The shortest distance between the lines \(\frac{x−3}{2}=\frac{y−2}{3}=\frac{z−1}{−1}\) and \(\frac{x+3}{2}=\frac{y-6}{1}=\frac{z−5}{3}\) is
- \(\frac{18}{\sqrt5}\)
- \(\frac{22}{3\sqrt5}\)
- \(\frac{46}{3\sqrt5}\)
\(6\sqrt3\)
The Correct Option is A
Solution and Explanation
\(L_1\) : \(\frac{x−3}{2}=\frac{y−2}{3}=\frac{z−1}{−1}\)
\(L_2\) : \(\frac{x+3}{2}=\frac{y-6}{1}=\frac{z−5}{3}\)
Now,
\(\overrightarrow p×\overrightarrow q\) = \(\begin{vmatrix}\hat i& \hat j& \hat k\\ 2 &3 &−1 \\ 2 & 1& 3 \end{vmatrix} =10\hat i−8\hat j−4\hat k\)

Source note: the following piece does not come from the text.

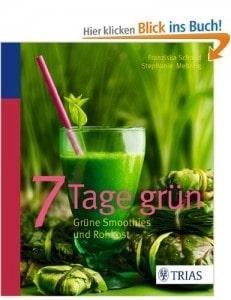 Schmid 7 Tage grün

\(\overrightarrow a_2−\overrightarrow a_1=6\hat i−4\hat j−4\hat k\)
\(∴S.D=\begin{vmatrix}\frac{60+32+16}{\sqrt{100+64+16}}\end{vmatrix}\)
= \(\frac{108}{\sqrt{180}}=\frac{18}{\sqrt5}\)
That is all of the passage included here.